Estimating Correlation Clustering Cost in Node-Arrival Stream
Kaiwen Liu, Seba Daniela Villalobos, Qin Zhang

TL;DR
This paper introduces a streaming algorithm for correlation clustering in node-arrival models, achieving near-optimal performance with minimal memory and multiple passes, suitable for real-world data streams.
Contribution
The paper proposes C$^4$Approx, a novel streaming algorithm for correlation clustering in node-arrival streams, with theoretical guarantees and practical efficiency.
Findings
Achieves sublinear space approximation of correlation clustering cost.

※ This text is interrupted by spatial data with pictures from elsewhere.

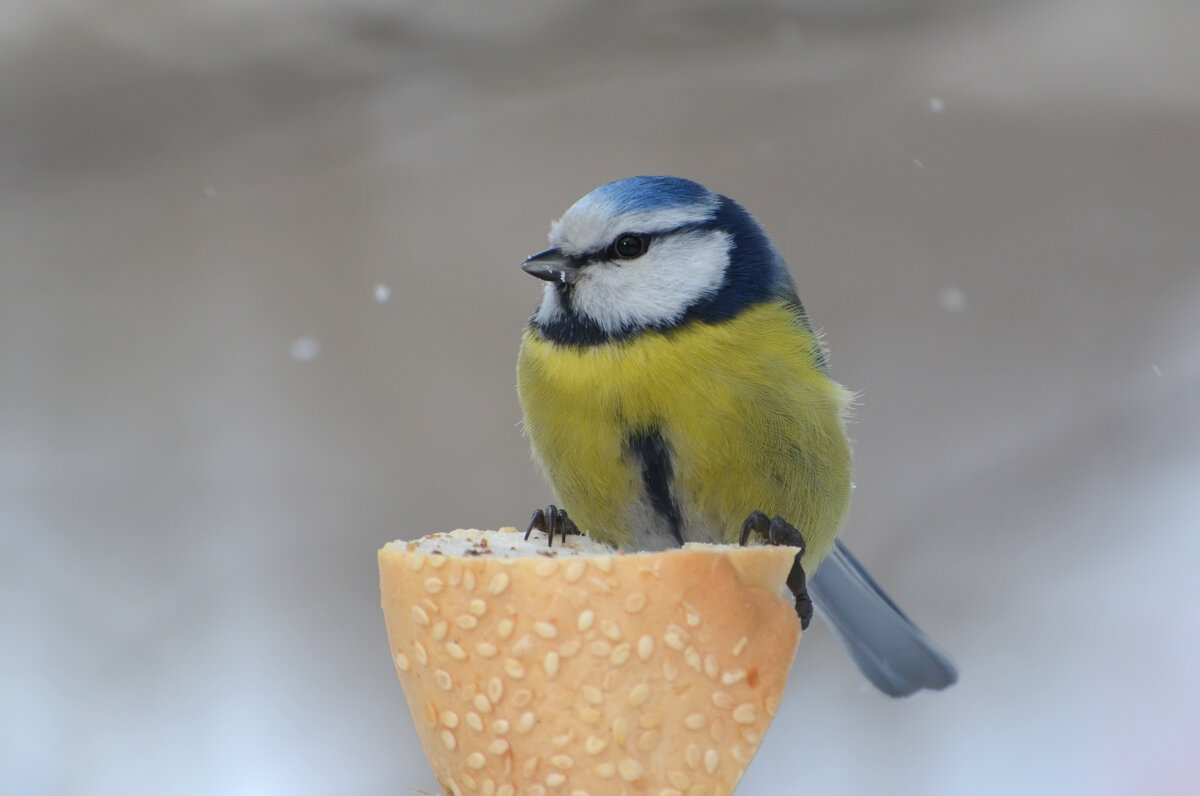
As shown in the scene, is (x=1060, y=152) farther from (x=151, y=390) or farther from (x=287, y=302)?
(x=151, y=390)

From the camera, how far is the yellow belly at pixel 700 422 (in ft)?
2.17

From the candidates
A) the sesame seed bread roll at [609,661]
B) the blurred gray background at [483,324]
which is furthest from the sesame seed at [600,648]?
the blurred gray background at [483,324]

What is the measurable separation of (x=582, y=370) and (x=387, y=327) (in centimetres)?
91

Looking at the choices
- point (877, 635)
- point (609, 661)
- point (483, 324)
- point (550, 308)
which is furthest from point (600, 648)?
point (483, 324)

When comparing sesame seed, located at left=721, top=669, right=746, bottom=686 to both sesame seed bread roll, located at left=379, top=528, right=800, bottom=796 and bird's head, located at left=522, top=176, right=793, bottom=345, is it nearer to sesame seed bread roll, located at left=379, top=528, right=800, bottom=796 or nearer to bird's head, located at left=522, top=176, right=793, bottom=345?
sesame seed bread roll, located at left=379, top=528, right=800, bottom=796

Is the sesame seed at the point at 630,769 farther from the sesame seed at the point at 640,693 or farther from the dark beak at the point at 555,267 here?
the dark beak at the point at 555,267

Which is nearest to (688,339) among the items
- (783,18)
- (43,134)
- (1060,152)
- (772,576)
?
(772,576)

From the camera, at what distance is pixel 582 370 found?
68cm

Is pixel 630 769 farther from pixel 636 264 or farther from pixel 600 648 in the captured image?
pixel 636 264

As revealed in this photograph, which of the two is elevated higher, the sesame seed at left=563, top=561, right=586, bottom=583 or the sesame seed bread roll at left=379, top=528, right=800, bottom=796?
the sesame seed at left=563, top=561, right=586, bottom=583

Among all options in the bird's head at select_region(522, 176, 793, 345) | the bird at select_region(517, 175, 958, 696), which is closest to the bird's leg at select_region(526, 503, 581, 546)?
the bird at select_region(517, 175, 958, 696)

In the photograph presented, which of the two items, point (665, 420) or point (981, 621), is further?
point (981, 621)

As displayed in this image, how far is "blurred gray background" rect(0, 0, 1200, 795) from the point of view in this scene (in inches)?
59.7

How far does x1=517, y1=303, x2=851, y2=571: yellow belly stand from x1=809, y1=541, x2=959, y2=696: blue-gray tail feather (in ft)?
0.47
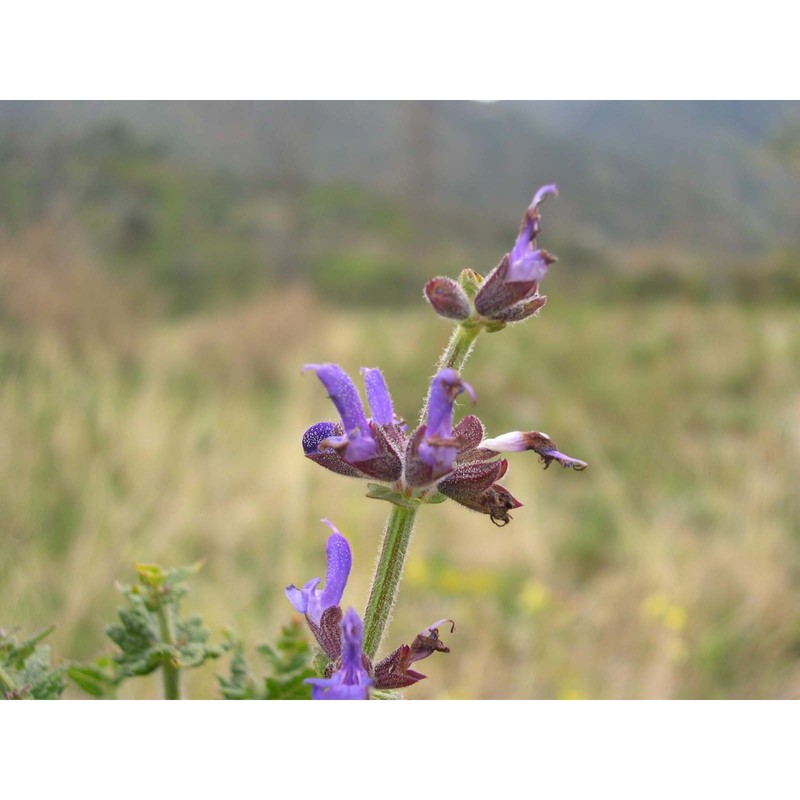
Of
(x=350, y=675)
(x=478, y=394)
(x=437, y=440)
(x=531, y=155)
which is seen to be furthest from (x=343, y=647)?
(x=531, y=155)

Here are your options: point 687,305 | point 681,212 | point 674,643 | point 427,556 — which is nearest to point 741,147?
point 687,305

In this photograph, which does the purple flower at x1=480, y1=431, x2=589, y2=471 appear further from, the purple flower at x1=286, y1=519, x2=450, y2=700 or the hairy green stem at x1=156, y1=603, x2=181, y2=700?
the hairy green stem at x1=156, y1=603, x2=181, y2=700

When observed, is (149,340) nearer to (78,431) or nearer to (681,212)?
(78,431)

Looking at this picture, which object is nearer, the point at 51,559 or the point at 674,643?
the point at 674,643

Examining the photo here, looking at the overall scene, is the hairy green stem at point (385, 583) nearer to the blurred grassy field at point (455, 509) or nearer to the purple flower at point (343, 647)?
the purple flower at point (343, 647)

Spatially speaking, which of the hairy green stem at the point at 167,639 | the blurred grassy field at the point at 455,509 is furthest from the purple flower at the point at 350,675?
the blurred grassy field at the point at 455,509

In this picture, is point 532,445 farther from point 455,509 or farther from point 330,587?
point 455,509
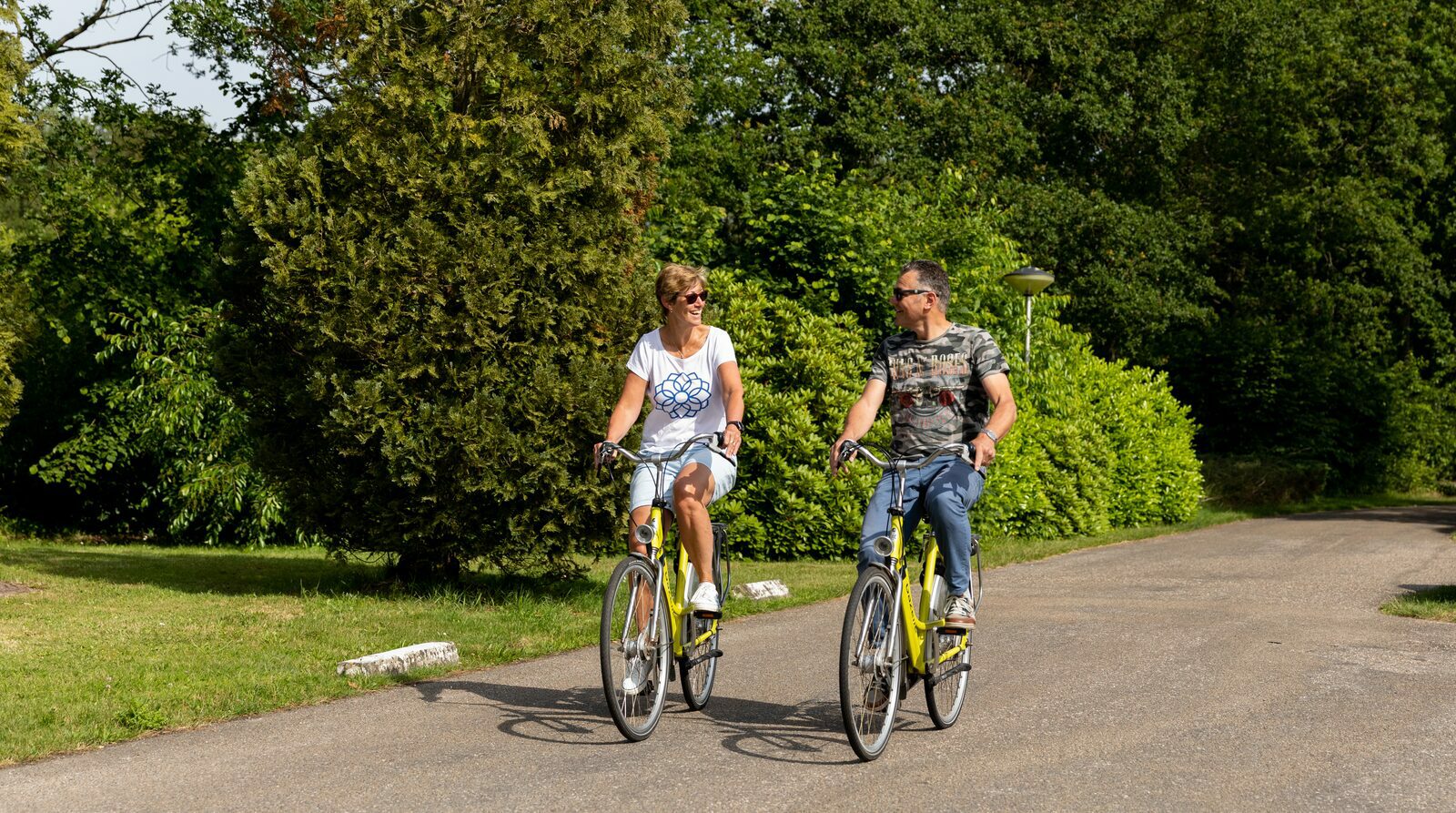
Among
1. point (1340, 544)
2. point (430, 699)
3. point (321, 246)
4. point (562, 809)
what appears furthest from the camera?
point (1340, 544)

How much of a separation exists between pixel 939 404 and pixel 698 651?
62.4 inches

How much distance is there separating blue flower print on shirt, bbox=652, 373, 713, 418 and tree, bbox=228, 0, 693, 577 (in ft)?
11.4

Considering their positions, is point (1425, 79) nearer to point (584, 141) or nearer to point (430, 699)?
point (584, 141)

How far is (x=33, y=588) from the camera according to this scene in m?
11.7

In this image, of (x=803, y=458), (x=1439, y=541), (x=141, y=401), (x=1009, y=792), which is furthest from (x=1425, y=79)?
(x=1009, y=792)

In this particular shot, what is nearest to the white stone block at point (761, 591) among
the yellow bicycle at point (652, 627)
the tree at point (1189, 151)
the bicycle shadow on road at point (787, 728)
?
the bicycle shadow on road at point (787, 728)

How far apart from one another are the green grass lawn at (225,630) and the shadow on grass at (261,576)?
0.03 m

Performs comparably to classic algorithms using only 2% node storage.
Works effectively on real-world datasets with sparse graphs.
Abstract
We study the correlation clustering problem in the node-arrival data stream model. Unlike previous work, where the stream consists of the graph's edges, we focus on the setting in which the stream contains only the nodes. This model better reflects many real-world scenarios in which the data stream naturally consists of raw objects (e.g., images, tweets), and the similar/dissimilar edges are derived through a similarity function. We present CApprox, a streaming algorithm that approximates the cost of correlation clustering using sublinear space in the number of nodes and a constant number of passes. We further complement this result with lower bounds. Experiments on real-world datasets show that by storing only 2% of the nodes, our algorithm achieves performance comparable to the classic Pivot algorithm and the more recent PrunedPivot algorithm, even on sparse graphs.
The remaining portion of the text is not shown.